Some metropolitan municipalities witnessed sharp increases in tariffs (those with lower increases in valuation rolls), while others reported substantial increases in valuations (those with lower increases in tariffs).
“Nonetheless, what ultimately drives the impact of property rates is the level and increase in the cost faced by ratepayers,” said SAPOA.
SAPOA commissioned Oxford Economics to analyse and form a report on the impact of property rates in South Africa.
It found that five of the biggest metropolitan municipalities in the country have hiked rates so high that it is damaging their local economies as well as the national economy.

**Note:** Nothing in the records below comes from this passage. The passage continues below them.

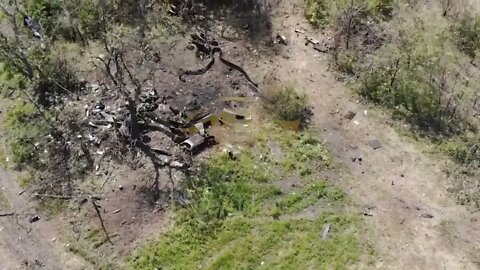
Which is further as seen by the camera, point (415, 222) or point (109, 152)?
point (109, 152)

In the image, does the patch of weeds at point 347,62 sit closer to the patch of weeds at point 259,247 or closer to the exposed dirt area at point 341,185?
the exposed dirt area at point 341,185

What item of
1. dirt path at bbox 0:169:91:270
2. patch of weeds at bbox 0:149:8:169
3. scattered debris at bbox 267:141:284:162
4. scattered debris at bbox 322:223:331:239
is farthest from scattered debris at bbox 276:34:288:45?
dirt path at bbox 0:169:91:270

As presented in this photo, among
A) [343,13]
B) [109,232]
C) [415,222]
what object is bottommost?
[109,232]

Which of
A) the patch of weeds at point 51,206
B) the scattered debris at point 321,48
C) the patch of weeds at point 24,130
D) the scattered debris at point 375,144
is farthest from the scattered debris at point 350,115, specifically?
the patch of weeds at point 24,130

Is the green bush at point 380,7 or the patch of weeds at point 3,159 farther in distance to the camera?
the green bush at point 380,7

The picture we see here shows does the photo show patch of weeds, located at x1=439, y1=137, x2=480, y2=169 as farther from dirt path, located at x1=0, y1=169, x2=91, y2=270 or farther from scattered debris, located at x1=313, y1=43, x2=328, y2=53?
dirt path, located at x1=0, y1=169, x2=91, y2=270

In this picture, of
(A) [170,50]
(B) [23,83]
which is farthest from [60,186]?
(A) [170,50]

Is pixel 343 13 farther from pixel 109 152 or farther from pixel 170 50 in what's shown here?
pixel 109 152

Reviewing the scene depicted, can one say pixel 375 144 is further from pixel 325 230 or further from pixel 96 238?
pixel 96 238
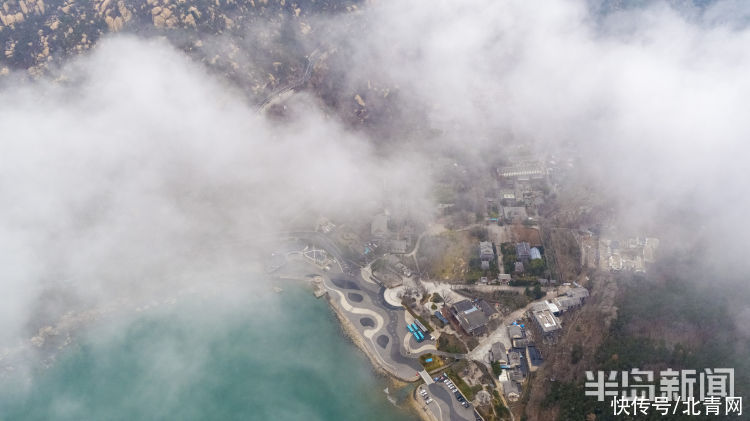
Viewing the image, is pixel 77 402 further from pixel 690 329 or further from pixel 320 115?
pixel 690 329

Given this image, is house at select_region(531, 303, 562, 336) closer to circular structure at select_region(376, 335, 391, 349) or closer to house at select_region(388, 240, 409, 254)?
circular structure at select_region(376, 335, 391, 349)

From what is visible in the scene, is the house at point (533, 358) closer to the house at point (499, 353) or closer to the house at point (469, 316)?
the house at point (499, 353)

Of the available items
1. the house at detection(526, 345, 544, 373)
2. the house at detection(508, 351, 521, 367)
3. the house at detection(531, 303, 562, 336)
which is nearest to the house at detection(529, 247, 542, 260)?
the house at detection(531, 303, 562, 336)

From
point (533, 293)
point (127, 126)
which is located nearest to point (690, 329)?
point (533, 293)

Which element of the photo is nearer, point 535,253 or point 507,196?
point 535,253

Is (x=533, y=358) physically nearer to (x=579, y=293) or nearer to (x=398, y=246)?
(x=579, y=293)

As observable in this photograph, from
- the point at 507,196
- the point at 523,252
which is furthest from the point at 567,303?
the point at 507,196

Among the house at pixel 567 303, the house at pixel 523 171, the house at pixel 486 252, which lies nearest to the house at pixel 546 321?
the house at pixel 567 303
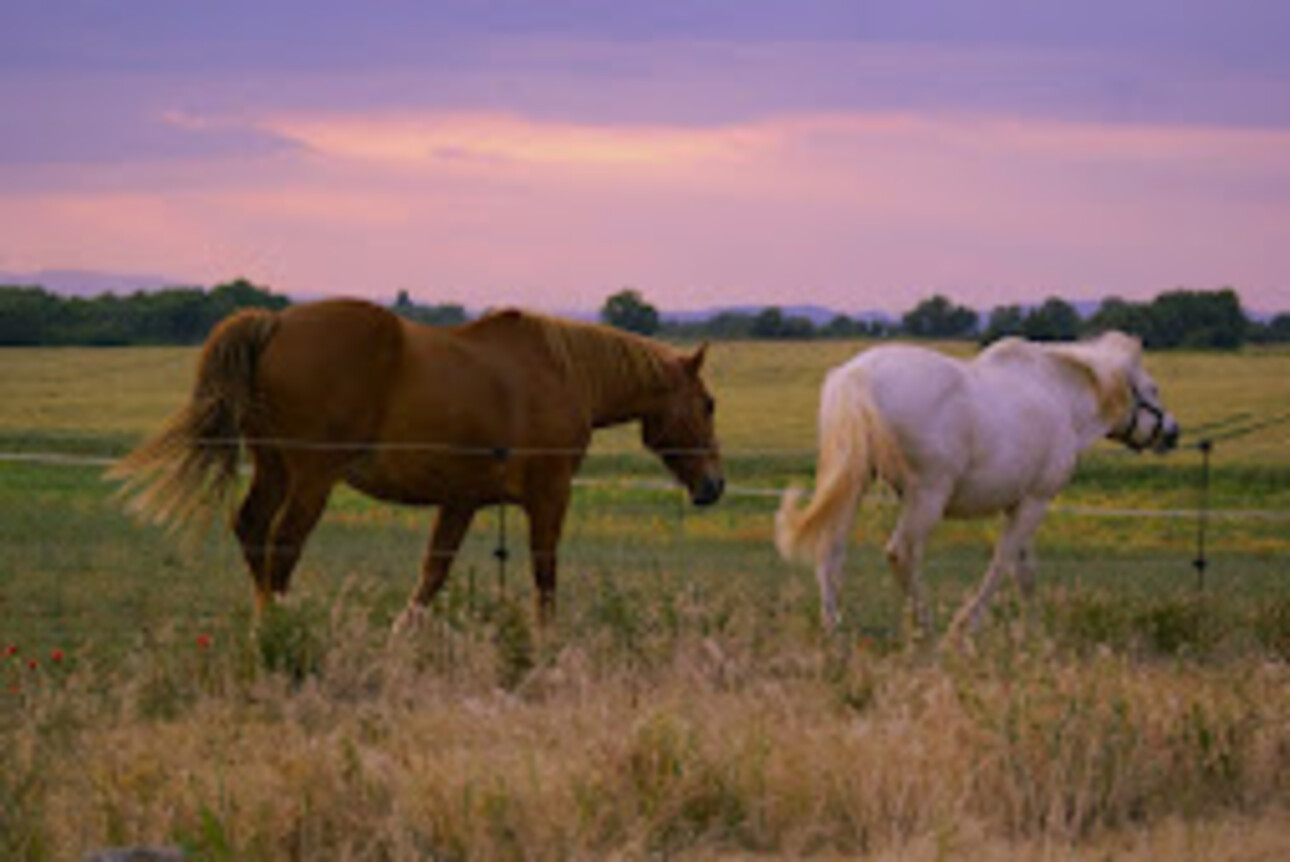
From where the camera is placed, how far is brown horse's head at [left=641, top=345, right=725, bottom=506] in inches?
373

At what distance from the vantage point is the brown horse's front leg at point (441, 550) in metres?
8.66

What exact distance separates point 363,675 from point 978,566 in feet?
31.1

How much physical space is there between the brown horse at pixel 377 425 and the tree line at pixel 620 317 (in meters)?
46.5

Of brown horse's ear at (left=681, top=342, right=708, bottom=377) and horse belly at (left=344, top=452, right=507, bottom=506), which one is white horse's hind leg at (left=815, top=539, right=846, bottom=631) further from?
horse belly at (left=344, top=452, right=507, bottom=506)

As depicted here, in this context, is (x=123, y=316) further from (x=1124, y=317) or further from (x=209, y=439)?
(x=209, y=439)

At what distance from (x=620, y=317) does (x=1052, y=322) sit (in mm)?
14005

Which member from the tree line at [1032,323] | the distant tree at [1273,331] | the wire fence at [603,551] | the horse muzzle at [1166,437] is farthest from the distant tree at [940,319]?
the horse muzzle at [1166,437]

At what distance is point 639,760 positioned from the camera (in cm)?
557

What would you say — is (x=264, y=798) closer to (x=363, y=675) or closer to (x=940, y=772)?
(x=363, y=675)

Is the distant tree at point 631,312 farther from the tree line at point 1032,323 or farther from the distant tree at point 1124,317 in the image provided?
the distant tree at point 1124,317

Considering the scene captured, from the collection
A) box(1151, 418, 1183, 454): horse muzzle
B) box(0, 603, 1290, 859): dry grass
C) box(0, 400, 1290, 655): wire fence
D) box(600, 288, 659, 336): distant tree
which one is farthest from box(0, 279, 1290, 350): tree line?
box(0, 603, 1290, 859): dry grass

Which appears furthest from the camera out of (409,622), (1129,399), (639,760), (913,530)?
(1129,399)

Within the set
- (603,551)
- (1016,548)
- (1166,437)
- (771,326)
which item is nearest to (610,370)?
(1016,548)

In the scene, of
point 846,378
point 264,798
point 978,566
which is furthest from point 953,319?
point 264,798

The municipalities include:
- City of Johannesburg
- City of Tshwane
- City of eThekwini
- City of Cape Town
- City of Nelson Mandela Bay
“SAPOA stresses that it is unconstitutional for municipalities to continue levying rates that unreasonably prejudice national economic policies, economic activities across municipal boundaries or the national mobility of goods, services, capital or labour,” it said.
Updated property rates for South Africa’s major cities are coming into effect from 1 July 2023.
The updates come following the general valuation roll (GVR), which is a process that takes place every four years to update property values. These updated values are used to determine the rates that residents need to pay for their homes.
Municipal property rates are calculated by multiplying the market value of a property, which is determined by the valuation roll, by a specific percentage amount determined by the municipal council.
The updated rates for the 2023/24 financial year are largely below current inflation levels (6.8% in April) except for eThekwini and Buffalo City. Other rates are in-line with expected inflation in 2023, while the City of Cape Town will see rates drop slightly:
|Rate change (1 July 2023)
|City of Joburg
|City of Cape Town
|Nelson Mandela Bay
Rates for electricity and water are far higher than inflation, however, while refuse and sanitation rate hikes are broadly in line with CPI.